[Begin Data shown]

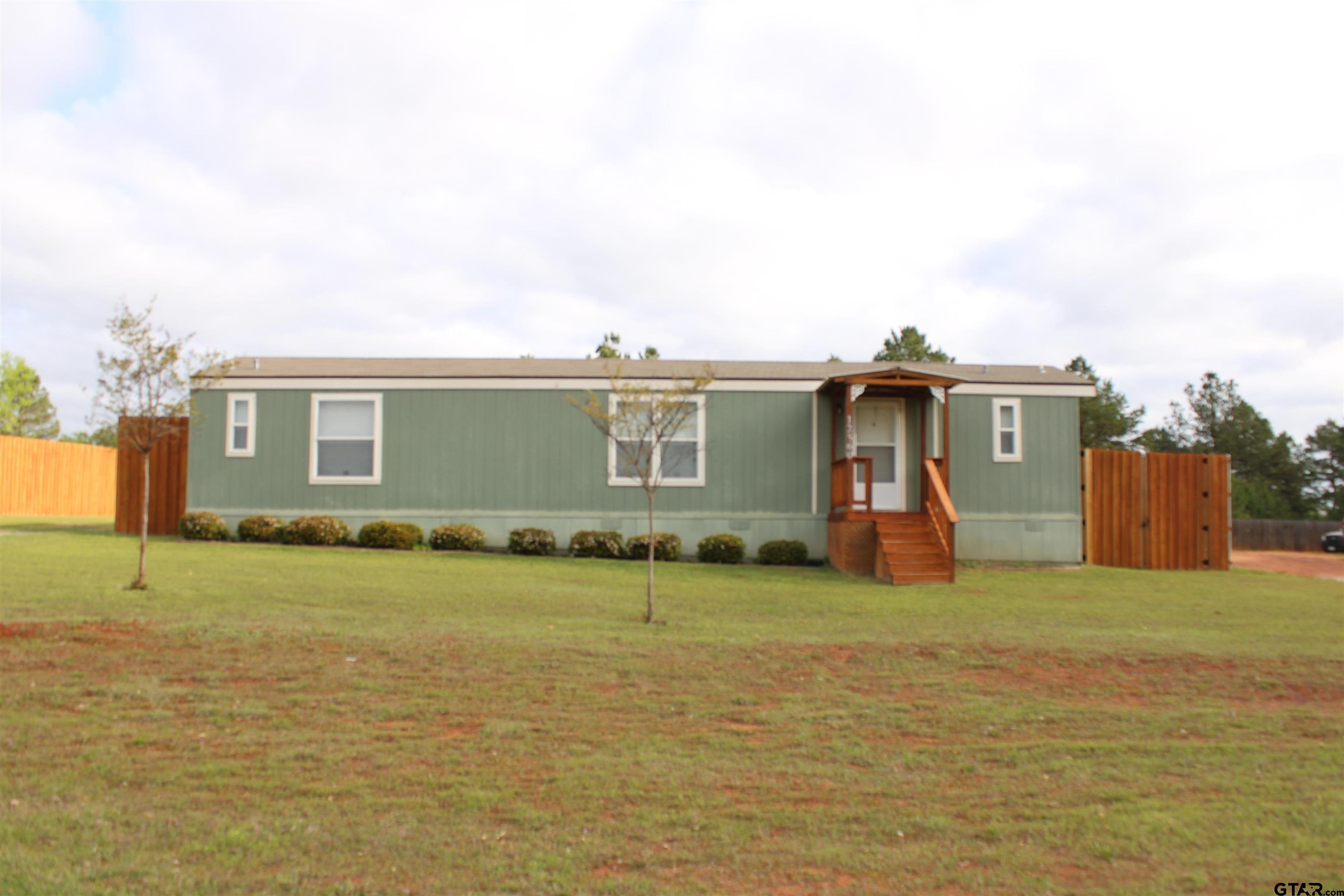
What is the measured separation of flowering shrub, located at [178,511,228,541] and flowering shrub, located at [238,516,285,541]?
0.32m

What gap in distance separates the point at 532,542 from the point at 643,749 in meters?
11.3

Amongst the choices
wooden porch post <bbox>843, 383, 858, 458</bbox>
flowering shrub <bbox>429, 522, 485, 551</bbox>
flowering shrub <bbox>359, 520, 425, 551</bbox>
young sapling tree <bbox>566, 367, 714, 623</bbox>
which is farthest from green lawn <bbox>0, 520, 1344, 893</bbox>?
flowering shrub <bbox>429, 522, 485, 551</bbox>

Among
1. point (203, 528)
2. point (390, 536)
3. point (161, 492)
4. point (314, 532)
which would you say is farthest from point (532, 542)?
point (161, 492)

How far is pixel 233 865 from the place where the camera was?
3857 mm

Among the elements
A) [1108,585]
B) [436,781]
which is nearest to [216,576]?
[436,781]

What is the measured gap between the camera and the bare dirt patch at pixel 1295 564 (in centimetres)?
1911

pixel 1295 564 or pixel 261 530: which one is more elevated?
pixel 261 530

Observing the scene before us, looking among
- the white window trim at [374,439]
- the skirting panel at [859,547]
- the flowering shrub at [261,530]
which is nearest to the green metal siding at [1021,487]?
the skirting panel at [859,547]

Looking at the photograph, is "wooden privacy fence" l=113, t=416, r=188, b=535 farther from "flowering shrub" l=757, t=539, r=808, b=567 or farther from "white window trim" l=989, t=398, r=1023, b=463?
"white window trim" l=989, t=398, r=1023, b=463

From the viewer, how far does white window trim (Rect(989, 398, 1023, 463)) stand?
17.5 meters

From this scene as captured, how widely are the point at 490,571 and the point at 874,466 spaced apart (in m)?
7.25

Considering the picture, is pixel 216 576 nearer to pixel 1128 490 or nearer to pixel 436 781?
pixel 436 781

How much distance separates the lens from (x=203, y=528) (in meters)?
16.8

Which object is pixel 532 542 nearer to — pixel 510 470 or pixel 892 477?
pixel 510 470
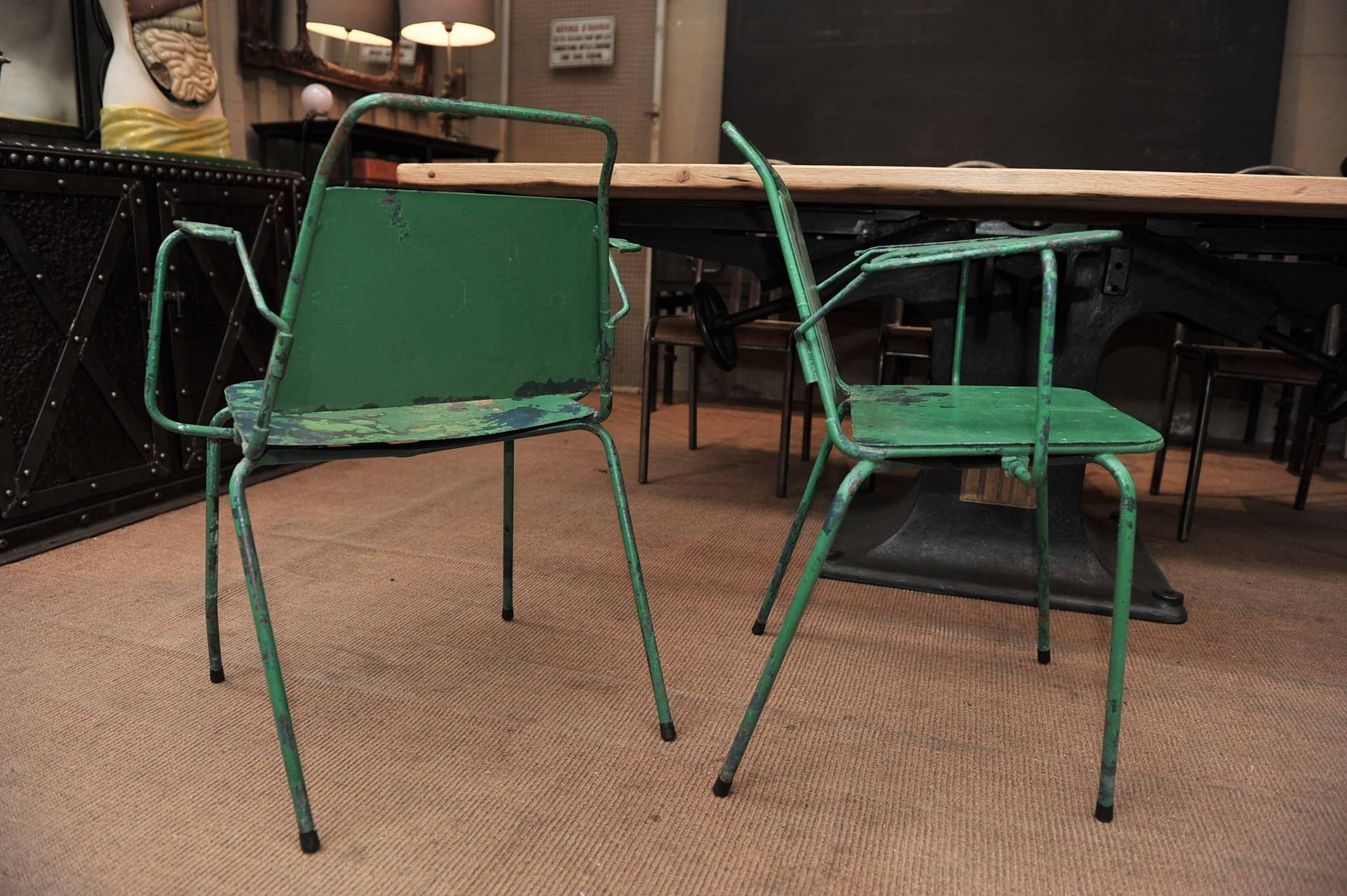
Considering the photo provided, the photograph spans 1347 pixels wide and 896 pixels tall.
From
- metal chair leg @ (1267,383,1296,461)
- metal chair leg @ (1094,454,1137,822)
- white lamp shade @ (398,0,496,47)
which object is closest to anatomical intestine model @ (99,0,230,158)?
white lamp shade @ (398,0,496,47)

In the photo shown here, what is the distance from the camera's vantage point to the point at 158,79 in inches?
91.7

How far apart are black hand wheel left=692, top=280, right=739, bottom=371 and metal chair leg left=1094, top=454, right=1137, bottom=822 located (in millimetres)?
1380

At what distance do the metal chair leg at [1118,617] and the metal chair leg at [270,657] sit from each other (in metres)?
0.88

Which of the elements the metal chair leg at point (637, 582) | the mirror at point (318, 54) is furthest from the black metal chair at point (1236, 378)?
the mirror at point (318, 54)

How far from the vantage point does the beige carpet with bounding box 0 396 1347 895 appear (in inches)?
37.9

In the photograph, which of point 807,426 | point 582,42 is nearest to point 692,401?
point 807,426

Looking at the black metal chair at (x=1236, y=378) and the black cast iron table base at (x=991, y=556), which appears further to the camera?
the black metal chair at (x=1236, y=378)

[End Data shown]
[Begin Data shown]

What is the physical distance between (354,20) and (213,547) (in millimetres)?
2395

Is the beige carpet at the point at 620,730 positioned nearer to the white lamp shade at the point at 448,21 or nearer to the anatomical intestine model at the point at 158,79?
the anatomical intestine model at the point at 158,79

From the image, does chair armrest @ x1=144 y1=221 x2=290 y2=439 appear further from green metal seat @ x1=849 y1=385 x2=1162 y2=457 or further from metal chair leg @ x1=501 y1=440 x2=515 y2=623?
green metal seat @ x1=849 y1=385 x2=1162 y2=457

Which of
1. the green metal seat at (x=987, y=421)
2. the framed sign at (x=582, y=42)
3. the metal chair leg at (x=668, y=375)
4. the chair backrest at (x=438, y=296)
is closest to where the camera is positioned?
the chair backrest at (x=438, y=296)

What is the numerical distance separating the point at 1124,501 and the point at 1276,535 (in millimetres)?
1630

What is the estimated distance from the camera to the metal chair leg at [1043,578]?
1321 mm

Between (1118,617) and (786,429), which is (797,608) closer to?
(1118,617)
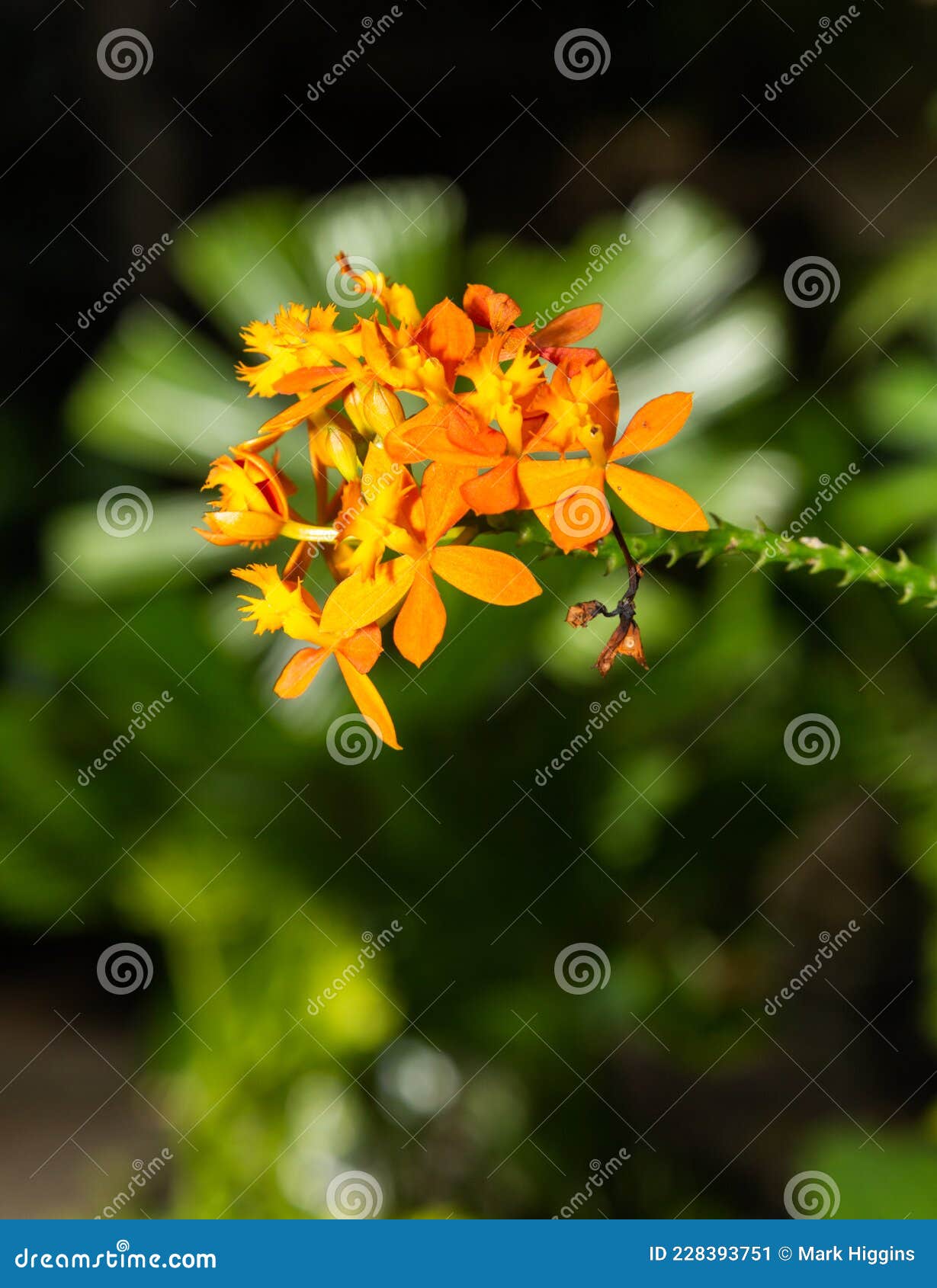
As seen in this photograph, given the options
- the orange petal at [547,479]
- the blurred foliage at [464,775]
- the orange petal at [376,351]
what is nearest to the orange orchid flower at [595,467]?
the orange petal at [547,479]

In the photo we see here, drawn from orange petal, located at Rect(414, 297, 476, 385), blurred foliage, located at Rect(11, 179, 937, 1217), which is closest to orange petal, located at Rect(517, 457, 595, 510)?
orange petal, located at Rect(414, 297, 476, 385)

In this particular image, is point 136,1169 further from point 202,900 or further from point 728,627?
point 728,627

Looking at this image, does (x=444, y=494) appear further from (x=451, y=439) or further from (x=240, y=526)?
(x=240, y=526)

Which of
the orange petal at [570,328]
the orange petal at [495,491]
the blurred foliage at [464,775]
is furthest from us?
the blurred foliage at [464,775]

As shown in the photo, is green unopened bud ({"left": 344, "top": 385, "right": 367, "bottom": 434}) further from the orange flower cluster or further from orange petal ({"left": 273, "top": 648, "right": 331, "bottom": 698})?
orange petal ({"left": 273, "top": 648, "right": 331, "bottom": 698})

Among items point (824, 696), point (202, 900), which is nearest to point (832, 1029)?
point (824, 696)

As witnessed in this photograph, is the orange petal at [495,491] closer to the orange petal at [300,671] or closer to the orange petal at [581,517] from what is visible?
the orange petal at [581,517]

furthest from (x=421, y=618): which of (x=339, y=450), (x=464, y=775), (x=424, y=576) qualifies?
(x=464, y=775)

[End Data shown]
[Begin Data shown]

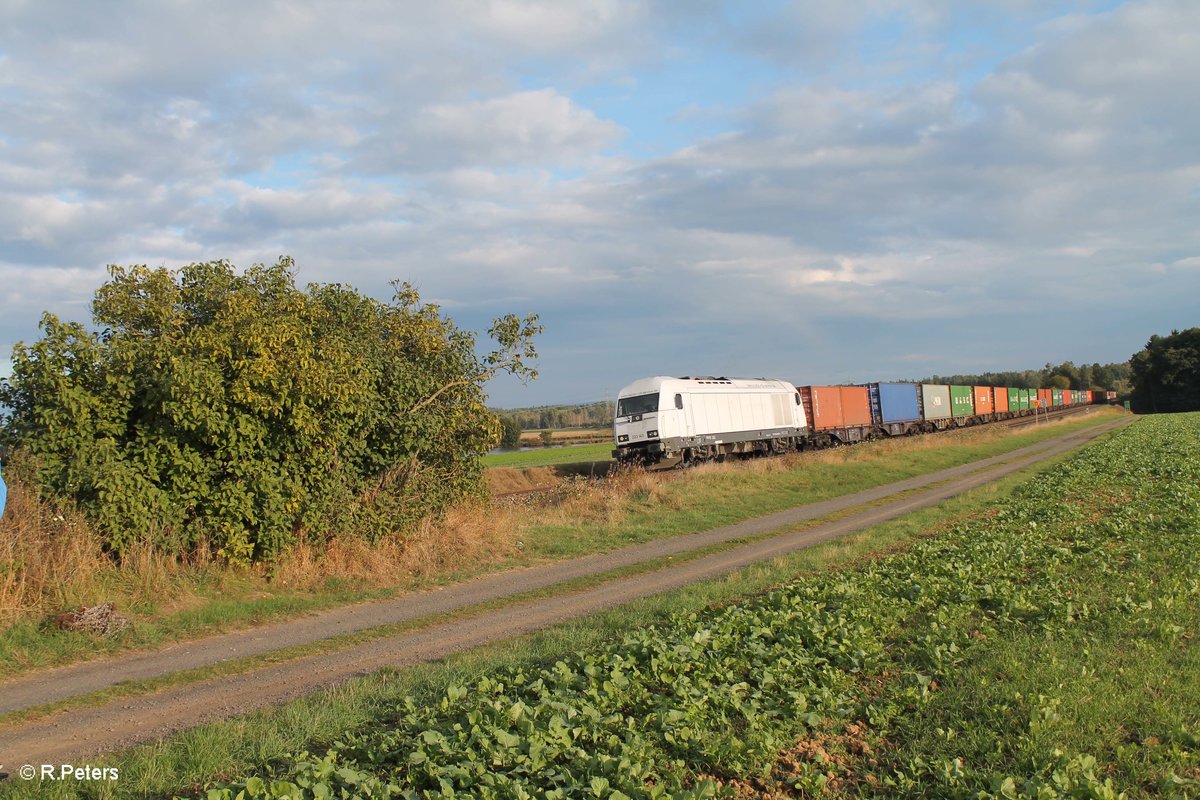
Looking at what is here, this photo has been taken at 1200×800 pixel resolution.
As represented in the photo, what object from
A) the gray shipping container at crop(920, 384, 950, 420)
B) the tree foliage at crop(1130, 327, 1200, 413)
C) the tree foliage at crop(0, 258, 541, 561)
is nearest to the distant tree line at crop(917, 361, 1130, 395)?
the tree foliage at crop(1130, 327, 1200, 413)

[End Data shown]

— Given task —
Locate every line in the records that contains the word "scene" and copy each one.

— Final answer —
Observing the scene before us, looking among
From this scene as captured, how widely are the point at 490,571 and the point at 874,466 spaced apart (in m)?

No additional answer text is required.